After setting these permissions the mailman server resumed normal operations.  It looks like apache will take over the files that are edited directly from the web interface.  That should be ok.  The main problem is giving mailman read/write access to the files that it needs to update and maintain the mailing list archives.  Trust me, if mailman can’t access any of these files it will move the message quietly over to the /var/spool/mailman/shunt directory.  Nobody wants that.  Once you resolve any permissions issues be sure to restart the mailman daemon.  To remove e-mail from the shunt directory run /usr/lib/mailman/bin/unshunt.

Mailman Archives Issue Resolved

I have been battling a weird archives issue with our GNU Mailman mailing list server.  We have some lists that archive properly when e-mail is sent to them.  We have other lists where the e-mail is delivered but does not show up in the archives.  We also have lists where e-mail sent to them disappears and is never heard from again.  I have been hassling with this permissions issue literally for years now.  I picked the baton up again today and decided to try to bring this one home.  First I started in the mailman error logs:

/var/log/mailman/error

Jul 26 12:25:43 2010 (2755) Uncaught runner exception: [Errno 13] Permission denied: ‘/var/lib/mailman/archives/private/listname/index.html’Jul 26 12:25:43 2010 (2755) Traceback (most recent call last):
File “/usr/lib/mailman/Mailman/Queue/Runner.py”, line 112, in _oneloop
self._onefile(msg, msgdata)
File “/usr/lib/mailman/Mailman/Queue/Runner.py”, line 170, in _onefile
keepqueued = self._dispose(mlist, msg, msgdata)
File “/usr/lib/mailman/Mailman/Queue/ArchRunner.py”, line 73, in _dispose
mlist.ArchiveMail(msg)
File “/usr/lib/mailman/Mailman/Archiver/Archiver.py”, line 217, in ArchiveMail
h.close()
File “/usr/lib/mailman/Mailman/Archiver/pipermail.py”, line 324, in close
self.write_TOC()
File “/usr/lib/mailman/Mailman/Archiver/HyperArch.py”, line 1094, in write_TOC
toc = open(os.path.join(self.basedir, ‘index.html’), ‘w’)
IOError: [Errno 13] Permission denied: ‘/var/lib/mailman/archives/private/listname/index.html’
Jul 26 12:25:43 2010 (2755) SHUNTING: 1280155615.876646+a19c8dce602a83897d29592d36d618fc80195ec7
I didn’t remember seeing this particular error message before (of course I didn’t write down the old ones) so I started over again with fresh eyes.  After googling for a long time I ran across this nugget:
>>I ran several times check_perms -f and it says all is fixed.
>
>
> check_perms is lying (actually, there are many files, as opposed to
> directories, that check_perms doesn’t check).
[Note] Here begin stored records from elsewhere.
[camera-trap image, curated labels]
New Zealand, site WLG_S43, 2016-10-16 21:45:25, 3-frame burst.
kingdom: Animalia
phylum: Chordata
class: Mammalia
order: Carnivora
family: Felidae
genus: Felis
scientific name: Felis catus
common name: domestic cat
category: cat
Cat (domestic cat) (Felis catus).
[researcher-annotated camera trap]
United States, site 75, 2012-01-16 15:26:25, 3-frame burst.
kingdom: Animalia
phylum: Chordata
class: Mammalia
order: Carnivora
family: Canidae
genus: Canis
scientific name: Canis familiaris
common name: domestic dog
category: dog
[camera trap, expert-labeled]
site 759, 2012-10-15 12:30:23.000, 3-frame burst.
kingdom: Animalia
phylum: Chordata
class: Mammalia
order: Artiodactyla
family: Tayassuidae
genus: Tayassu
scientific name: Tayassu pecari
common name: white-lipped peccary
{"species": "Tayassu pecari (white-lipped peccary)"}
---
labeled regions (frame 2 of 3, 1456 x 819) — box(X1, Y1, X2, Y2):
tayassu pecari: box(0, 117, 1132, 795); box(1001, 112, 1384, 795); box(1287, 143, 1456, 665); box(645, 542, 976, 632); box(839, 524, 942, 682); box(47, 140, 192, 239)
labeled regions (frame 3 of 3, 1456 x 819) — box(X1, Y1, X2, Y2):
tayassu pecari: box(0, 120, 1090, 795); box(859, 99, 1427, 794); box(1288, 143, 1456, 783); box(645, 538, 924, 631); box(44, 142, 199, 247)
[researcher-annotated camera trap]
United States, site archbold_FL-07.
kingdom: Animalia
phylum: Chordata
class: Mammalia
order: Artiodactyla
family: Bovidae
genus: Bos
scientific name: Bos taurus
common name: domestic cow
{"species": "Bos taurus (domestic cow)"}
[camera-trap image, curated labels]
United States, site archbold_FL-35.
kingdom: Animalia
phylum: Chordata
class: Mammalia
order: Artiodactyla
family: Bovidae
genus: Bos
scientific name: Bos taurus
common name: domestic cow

The above file and all
> files in /var/lib/mailman/archives/private/ excluding those in
> /var/lib/mailman/archives/private/*/database/ need to be group
> writable.
>
> Once you fix these permissions, you could run bin/unshunt to add the
> shunted messages to the archive, but there is an issue in that the
> messages have been successfully added to
> /var/lib/mailman/archives/private/mylist.mbox/mylist.mbox, and
> unshunting will add them again.
>
> Rather than trying to fix archive permissions, I suggest you verify
> that /var/lib/mailman/archives/private/mylist.mbox/mylist.mbox
> contains all the lists posts from inception to date, and mayby verify
> there are no stray “From ” lines in message bodies with bin/cleanarch,
> and then stop Mailman and rebuild the archive with
>
>  bin/arch –wipe listname
>
> and then start Mailman. This way, the pipermail archive will be
> completely rebuilt with correct permissions.
>
> This is one reason why I always recommend when moving lists to just
> move the LISTNAME.mbox/LISTNAME.mbox file and build the archive on the
> new machine with bin/arch.
>
> Note if you do this, remove the shunted messages from qfiles/shunt/ so
> they don’t accidently get unshunted in the future.
What?  The check_perms utility doesn’t fix all of the needed permissions in order for mailman to run properly?  Why won’t it complain when the daemon starts up then?  Why won’t it at least say that some of the permissions have been correct but not all of them? I’ve been running this mailman installation for several years now and I (and all my buddies who also run mailman) have always held up check_perms as the gold standard for making sure that mailman works properly.  I wish I had known about this a few weeks ago when I was moving hundreds of gigabytes of files from one server to another.  The bit about moving lists would have saved me (and my end users) a lot of time.

What’s The Frequency?

Cell phone coverage in our new building has proven to be quite a challenge.  It would appear that big steel buildings such as ours do not permit easy wireless transmission.  I have noticed issues with sending 802.11 G and N signals as well the signals that make our phones work.  The overhead wireless network was set up with a few more draft N access points to compensate for the signal troubles.  Unfortunately we can’t install a few more cell phone towers around the property to improve the signal.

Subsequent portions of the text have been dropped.